What are some skills you bring to the OSL?

I personally feel like one of my unique skills is the ability to communicate—to translate ‘geek’ into English, almost—to write documentation for non-experts.

What are you hoping to get from your time at the OSL?

First off, during school, my classes make me realize, ‘Oh, it would be so cool to do something like that. It would be so cool to learn that language. It would be so cool to work on a programming project.’ But I never really take the time to do that. So on a personal level, the OSL is forcing me to take the time to learn new languages, learn the intricacies of how a certain computer, a certain software system works. And on the professional level, I could graduate here with three years of professional software development experience, and that is just a phenomenal opportunity.

Has anyone in particular helped you along during the first few weeks?

One person who has almost always been in the office when I am is Corbin Simpson, and he really enjoys teaching. He made a point that I understand the basics and how Python works. He really went out of his way to figure out what I know so far and point out specifics of what someone of my exact knowledge will need to be aware of about the new languages. He’s been extremely helpful.
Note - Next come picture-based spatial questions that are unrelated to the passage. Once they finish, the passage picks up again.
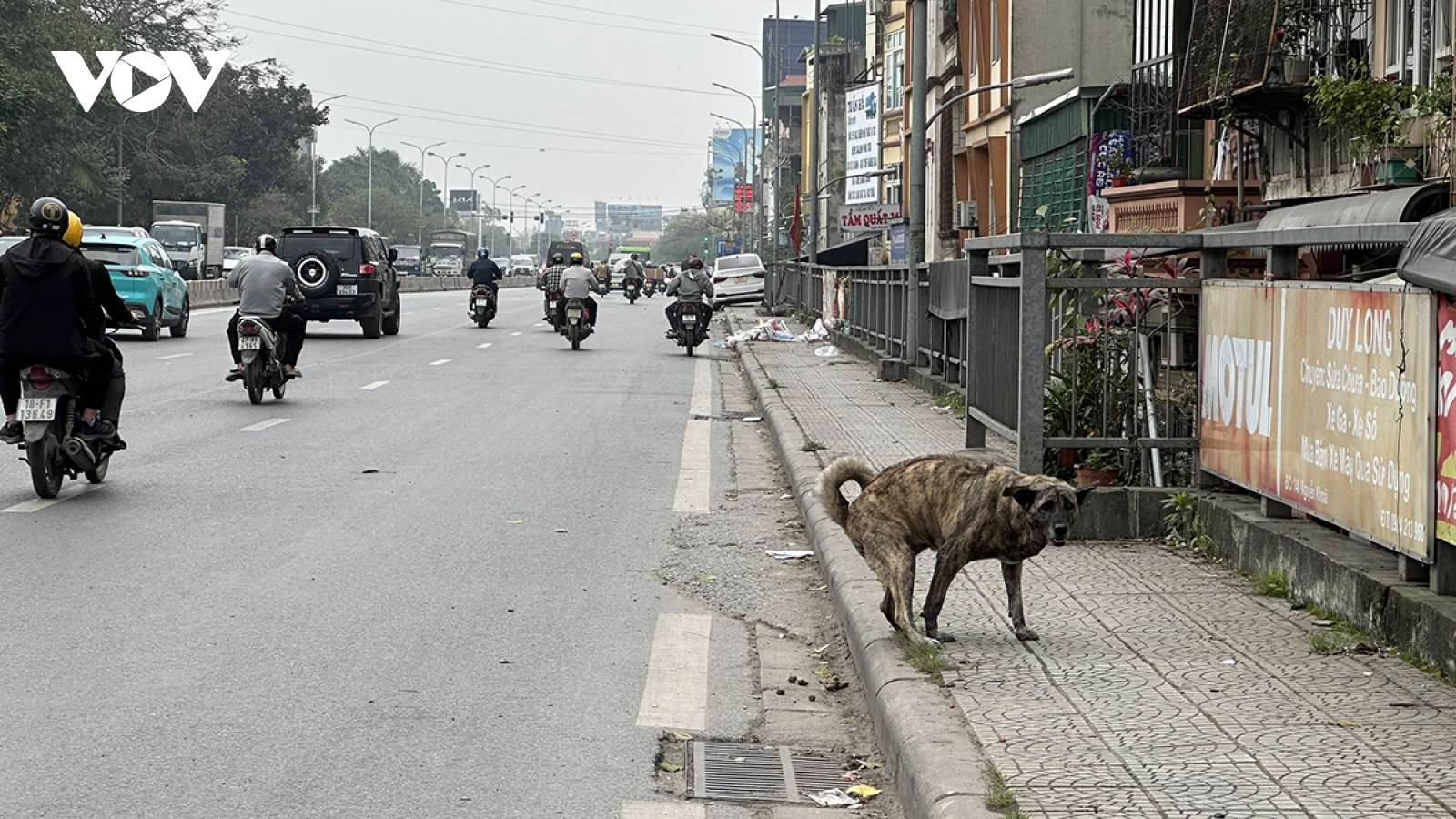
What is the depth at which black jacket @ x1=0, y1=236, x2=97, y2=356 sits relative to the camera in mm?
10672

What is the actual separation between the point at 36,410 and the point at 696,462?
505cm

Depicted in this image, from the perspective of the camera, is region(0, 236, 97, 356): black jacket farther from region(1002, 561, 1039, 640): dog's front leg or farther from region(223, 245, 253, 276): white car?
region(223, 245, 253, 276): white car

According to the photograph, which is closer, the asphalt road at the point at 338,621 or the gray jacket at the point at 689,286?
the asphalt road at the point at 338,621

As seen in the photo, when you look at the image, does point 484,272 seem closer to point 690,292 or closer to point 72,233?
point 690,292

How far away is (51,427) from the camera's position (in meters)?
10.7

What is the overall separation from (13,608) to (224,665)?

Does the OSL push you to develop your abilities, and does it help you learn new ones?

I feel like their top priority is not just to get x number of lines of code written in a day. Their top priority is for everyone who works here to come out as a better software developer, even if they’re the best software developers around. They’re very interested in my learning. It’s just a whole lot of fun to work with everyone.

Many thanks to Emily and Anthony for this interview!